◆ **EXCERPT PROVIDED**:
◇ ◇ ◇
This is a Coq formalization of OOPSLA'18 LLVM memory model.

Compile with Coq 8.8.1 please.

Definition of Memory

  • Definition of memory: Ir.Memory.t in Memory.v

    • Ir.Memory.t means t in Module Memory in Module Ir.
  • Well-formedness of a memory: Ir.Memory.wf in Memory.v

  • Definition of a memory block: Ir.MemBlock.t in Memory.v

  • Well-formedness of a memory block: Ir.MemBlock.wf in Memory.v

  • Definition of dereferenceability: Ir.deref in LoadStore.v

  • Semantics of load/store: Ir.load_val/Ir.store_val in LoadStore.v

  • Definition of twin state, observedness, guessed pointer, etc: TwinExecution.v

Definition of IR syntax & Program Behavior

  • Definition of IR syntax: Lang.v

    • Phi node: Ir.PhiNode.t (or 't' in Module PhiNode in Module Ir)
    • Instruction: Ir.Inst.t
    • Terminator: Ir.Terminator.t
    • Basic block: Ir.BasicBlock.t
    • Function: Ir.IRFunction.t
    • Module: Ir.IRModule.t
    • Note: for simplicity, function call and return instruction is not included in our language.
  • Definition of small-step semantics of IR instructions: SmallStep.v

  • Definition of a program state: Ir.Config.t in State.v

  • Well-formedness of a program state: Ir.Config.wf in State.v

  • Definition of an event: event in Behaviors.v

  • Definition of a program behavior: Ir.program_behavior in Behaviors.v

  • Definition of refinement : Ir.refines in Refinement.v

    • It is showed that refinement is reflexive as well as transitive.

Proofs

  • Small-step of instructions preserve wellformedness of state: SmallStepWf.v

    • Theorem sstep_wf shows that if input state is well-formed, and executing small step on the state successesfully made output state, the output state is also well-formed.
  • Proof of a property of a guessed address (sec. 4.11): TwinExecutionProof.v

    • Theorem malloc_creates_twin_state states that malloc either returns a NULL pointer, or it creates a twin state.
    • Theorem twin_execution states that 'twin-state-ness' is preserved if the block is not observed and no memory access through a guessed pointer is made.
    • Theorem access_from_guessed_pointer_fails states that if a guessed pointer accesses a block at state st1, then the access fails at twin state st2.
  • Reordering of interested instructions: Reordering.v

    • This proves that ptrtoint/inttoptr/getelementptr/icmp eq/icmp ule/psub can be freely reordered with respect to malloc/free.
  • Correctness of GVN on pointer equality (sec. 5): GVN1.v, GVN2.v, GVN3.v, GVN4.v

    • GVN1.v proves that replacing p with q is valid if q is NULL or the result of an integer-to-pointer cast.
      • It defines a notion of physicalized_ptr p q, meaning that either (informally) q = (int*)(uintptr_t)p holds, or p = gep [inbounds] p0 and q = gep [inbounds] q0 that satisfies physicalized_ptr p0 q0.
◇ ◇ ◇
◆ **WHAT THIS EXERCISE ASKS**:
(1) Duplicate the stretch of the LLVM memory model excerpt from "Definition of IR syntax &" through "in our language.", word for word.
(2) According to the LLVM memory model excerpt, which two properties of refinement are shown?

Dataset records
◇ ◇ ◇
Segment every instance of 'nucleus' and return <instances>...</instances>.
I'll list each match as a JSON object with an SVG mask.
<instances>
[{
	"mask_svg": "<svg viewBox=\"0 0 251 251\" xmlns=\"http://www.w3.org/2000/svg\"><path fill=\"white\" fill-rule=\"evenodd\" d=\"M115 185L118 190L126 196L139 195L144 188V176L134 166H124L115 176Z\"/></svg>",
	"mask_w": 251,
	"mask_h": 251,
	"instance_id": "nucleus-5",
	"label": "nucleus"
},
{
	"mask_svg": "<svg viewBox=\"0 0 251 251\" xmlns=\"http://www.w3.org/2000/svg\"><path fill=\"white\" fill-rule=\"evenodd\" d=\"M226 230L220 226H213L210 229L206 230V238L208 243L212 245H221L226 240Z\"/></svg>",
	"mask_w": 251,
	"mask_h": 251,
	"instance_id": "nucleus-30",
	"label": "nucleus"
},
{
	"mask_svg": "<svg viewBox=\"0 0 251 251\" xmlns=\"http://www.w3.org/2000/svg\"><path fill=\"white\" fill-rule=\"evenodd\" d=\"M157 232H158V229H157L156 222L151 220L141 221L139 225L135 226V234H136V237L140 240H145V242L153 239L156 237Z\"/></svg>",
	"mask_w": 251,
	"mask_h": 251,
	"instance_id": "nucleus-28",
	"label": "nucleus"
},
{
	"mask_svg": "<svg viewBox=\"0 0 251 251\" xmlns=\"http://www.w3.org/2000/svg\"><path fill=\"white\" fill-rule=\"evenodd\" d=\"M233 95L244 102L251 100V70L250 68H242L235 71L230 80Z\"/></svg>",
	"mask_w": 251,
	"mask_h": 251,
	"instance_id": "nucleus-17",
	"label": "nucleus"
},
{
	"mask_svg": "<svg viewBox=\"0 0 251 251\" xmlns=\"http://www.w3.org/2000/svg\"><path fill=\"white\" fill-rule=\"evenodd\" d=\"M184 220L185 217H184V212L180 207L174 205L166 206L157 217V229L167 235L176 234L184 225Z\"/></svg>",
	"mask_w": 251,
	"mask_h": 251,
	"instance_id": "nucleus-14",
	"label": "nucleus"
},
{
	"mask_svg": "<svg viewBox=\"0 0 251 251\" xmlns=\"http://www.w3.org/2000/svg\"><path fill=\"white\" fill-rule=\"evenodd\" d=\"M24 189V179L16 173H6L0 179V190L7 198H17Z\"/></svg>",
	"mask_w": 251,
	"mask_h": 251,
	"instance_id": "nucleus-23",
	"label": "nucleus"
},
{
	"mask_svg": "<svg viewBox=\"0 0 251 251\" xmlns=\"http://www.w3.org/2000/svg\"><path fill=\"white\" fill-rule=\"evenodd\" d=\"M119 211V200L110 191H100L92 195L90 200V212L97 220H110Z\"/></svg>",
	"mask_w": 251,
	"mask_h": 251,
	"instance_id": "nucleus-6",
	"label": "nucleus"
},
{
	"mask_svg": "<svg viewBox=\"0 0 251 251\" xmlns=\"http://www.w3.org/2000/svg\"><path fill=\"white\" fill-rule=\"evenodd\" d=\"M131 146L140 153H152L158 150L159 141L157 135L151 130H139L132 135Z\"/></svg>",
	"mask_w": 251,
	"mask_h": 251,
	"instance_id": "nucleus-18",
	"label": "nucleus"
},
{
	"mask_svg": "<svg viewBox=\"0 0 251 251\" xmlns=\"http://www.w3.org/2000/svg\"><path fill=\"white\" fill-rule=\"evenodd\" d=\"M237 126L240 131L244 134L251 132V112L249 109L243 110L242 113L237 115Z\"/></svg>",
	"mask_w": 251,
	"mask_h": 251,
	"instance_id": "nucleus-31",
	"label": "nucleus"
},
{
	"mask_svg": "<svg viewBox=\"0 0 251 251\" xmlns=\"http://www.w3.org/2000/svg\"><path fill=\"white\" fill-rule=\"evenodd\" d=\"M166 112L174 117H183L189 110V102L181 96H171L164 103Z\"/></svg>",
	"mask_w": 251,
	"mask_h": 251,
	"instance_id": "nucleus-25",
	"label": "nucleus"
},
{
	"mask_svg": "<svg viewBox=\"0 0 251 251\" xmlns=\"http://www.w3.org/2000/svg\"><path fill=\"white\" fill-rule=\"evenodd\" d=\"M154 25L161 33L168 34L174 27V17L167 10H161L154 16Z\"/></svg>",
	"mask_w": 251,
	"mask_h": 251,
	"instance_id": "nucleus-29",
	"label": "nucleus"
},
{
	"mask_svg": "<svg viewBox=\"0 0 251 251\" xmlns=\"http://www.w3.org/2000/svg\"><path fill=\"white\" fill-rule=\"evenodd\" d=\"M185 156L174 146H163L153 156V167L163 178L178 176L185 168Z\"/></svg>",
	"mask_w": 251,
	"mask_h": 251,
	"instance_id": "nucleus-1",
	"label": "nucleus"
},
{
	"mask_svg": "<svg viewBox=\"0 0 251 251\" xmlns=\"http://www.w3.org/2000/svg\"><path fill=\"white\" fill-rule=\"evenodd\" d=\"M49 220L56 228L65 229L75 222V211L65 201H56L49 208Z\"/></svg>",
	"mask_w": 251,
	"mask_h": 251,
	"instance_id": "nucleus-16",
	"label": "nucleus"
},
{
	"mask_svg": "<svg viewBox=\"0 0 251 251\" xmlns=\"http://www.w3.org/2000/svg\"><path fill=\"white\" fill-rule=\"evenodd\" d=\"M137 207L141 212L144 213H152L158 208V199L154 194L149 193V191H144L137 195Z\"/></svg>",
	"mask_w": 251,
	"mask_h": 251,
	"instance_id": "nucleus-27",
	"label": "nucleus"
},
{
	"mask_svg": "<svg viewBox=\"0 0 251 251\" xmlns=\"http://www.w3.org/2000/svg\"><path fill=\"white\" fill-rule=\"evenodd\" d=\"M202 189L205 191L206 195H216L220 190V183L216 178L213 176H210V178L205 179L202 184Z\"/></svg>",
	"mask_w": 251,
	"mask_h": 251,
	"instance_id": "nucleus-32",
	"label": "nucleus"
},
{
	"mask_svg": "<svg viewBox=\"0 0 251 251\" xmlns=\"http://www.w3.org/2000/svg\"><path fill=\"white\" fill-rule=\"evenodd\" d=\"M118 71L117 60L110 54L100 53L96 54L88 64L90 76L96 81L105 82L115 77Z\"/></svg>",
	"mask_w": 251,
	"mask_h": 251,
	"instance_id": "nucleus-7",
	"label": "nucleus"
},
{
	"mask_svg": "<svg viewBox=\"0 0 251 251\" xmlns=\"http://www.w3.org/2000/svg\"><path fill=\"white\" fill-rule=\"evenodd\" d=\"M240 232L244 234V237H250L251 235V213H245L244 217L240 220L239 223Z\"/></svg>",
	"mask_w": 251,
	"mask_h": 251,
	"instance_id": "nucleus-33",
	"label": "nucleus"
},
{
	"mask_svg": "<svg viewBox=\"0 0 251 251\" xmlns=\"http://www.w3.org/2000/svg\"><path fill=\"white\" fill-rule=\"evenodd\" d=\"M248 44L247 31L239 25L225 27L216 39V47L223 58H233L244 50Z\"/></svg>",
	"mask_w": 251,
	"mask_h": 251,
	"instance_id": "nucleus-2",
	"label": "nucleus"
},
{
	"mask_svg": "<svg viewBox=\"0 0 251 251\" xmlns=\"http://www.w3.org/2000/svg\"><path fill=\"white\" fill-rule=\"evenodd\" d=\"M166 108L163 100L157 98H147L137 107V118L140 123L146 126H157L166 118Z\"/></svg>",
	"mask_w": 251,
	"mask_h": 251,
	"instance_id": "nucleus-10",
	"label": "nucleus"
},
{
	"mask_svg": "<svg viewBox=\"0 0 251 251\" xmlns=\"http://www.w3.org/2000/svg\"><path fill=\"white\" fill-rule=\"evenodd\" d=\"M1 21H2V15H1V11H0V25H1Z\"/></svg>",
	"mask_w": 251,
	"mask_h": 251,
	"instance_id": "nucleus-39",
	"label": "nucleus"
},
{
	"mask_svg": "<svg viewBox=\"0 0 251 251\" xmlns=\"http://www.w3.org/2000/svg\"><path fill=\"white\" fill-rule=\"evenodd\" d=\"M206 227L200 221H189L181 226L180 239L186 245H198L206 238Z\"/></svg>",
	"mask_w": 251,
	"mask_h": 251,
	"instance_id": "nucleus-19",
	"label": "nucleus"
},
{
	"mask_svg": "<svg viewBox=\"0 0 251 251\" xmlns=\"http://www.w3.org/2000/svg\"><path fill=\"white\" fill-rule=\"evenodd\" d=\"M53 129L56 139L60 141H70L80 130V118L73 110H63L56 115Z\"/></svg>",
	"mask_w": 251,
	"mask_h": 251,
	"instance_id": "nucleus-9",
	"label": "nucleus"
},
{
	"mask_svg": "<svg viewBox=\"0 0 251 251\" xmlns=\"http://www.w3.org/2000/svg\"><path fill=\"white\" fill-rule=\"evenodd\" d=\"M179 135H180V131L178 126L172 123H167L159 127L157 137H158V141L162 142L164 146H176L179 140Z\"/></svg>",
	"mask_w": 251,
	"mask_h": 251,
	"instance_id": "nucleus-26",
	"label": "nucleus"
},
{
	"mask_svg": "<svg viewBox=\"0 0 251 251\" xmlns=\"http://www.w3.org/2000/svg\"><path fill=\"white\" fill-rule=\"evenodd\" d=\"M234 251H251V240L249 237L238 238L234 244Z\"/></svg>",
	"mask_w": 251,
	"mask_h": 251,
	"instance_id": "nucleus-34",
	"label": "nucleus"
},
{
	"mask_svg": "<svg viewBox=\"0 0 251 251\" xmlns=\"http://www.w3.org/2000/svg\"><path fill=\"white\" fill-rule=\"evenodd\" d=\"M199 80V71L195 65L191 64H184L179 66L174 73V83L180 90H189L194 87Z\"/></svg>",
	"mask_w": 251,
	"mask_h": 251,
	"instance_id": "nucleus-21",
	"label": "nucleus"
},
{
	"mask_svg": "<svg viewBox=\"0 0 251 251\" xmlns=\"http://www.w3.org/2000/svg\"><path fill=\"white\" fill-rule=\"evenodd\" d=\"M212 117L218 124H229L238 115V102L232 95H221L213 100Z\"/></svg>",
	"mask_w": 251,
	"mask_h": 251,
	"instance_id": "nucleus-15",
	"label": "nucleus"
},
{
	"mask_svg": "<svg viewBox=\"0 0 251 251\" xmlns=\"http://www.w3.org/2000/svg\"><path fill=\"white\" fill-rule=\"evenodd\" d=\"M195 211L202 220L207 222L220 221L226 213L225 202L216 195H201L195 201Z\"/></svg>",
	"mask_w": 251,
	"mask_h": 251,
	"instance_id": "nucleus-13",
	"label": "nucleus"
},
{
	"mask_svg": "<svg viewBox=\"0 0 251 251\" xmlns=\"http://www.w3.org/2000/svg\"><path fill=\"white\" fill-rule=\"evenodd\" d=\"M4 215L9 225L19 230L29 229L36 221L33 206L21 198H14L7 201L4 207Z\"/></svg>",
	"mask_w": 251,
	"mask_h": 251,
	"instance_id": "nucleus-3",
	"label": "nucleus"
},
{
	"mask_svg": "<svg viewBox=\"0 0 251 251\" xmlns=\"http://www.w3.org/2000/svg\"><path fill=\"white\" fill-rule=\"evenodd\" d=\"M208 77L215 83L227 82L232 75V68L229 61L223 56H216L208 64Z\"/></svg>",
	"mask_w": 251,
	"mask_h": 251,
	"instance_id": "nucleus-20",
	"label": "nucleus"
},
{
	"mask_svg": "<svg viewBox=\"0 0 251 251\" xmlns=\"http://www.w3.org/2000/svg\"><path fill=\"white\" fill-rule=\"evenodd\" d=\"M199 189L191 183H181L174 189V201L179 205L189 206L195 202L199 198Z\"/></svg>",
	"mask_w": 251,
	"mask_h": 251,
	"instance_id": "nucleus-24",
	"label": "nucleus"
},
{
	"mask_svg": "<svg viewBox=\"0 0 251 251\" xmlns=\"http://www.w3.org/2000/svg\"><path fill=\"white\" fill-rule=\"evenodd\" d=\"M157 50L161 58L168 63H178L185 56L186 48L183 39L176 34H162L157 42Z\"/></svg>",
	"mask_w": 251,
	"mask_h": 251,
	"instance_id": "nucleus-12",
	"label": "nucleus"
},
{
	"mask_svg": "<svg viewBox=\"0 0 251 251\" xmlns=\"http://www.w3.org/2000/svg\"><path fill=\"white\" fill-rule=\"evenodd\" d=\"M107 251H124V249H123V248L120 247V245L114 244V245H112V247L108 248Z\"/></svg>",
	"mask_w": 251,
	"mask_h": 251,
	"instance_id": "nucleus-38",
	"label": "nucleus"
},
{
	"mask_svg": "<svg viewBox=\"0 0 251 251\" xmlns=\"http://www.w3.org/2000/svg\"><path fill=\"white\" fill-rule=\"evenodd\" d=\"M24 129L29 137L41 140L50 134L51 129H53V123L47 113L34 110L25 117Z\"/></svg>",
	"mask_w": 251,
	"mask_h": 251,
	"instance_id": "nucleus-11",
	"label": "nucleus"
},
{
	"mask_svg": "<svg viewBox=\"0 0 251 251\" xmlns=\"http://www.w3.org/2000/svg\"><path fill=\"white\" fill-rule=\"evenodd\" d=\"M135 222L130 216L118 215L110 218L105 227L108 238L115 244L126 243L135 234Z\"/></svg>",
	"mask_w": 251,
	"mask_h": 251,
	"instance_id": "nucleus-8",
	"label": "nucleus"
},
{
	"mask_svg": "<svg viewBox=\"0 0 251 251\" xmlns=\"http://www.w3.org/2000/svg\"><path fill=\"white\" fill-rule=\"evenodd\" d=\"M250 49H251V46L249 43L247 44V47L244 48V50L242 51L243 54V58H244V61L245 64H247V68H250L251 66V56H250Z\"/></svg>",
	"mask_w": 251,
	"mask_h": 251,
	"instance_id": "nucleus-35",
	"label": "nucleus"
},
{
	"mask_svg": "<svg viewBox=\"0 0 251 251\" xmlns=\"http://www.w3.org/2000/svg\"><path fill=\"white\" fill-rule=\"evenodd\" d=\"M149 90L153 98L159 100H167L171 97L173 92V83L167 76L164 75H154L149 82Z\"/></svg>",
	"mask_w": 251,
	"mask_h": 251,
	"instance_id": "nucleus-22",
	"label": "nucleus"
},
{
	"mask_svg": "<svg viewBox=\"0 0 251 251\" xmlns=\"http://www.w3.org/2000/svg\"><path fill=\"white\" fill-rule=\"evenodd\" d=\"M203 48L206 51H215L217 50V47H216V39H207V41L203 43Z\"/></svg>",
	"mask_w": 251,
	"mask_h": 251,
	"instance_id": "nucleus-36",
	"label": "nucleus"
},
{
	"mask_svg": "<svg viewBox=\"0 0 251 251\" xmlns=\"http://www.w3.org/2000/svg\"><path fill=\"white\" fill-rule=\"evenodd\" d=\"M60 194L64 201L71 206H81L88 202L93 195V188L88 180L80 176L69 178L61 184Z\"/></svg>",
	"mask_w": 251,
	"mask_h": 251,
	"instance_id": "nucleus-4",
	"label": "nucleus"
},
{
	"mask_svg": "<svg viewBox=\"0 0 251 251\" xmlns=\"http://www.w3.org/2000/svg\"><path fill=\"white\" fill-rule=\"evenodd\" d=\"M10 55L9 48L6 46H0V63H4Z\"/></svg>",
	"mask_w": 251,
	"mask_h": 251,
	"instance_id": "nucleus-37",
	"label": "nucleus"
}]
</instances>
◇ ◇ ◇
◆ **RESPONSES FOR EACH TASK**:
(1)
Definition of IR syntax & Program Behavior

  • Definition of IR syntax: Lang.v

    • Phi node: Ir.PhiNode.t (or 't' in Module PhiNode in Module Ir)
    • Instruction: Ir.Inst.t
    • Terminator: Ir.Terminator.t
    • Basic block: Ir.BasicBlock.t
    • Function: Ir.IRFunction.t
    • Module: Ir.IRModule.t
    • Note: for simplicity, function call and return instruction is not included in our language.

(2) Refinement is shown to be reflexive and transitive.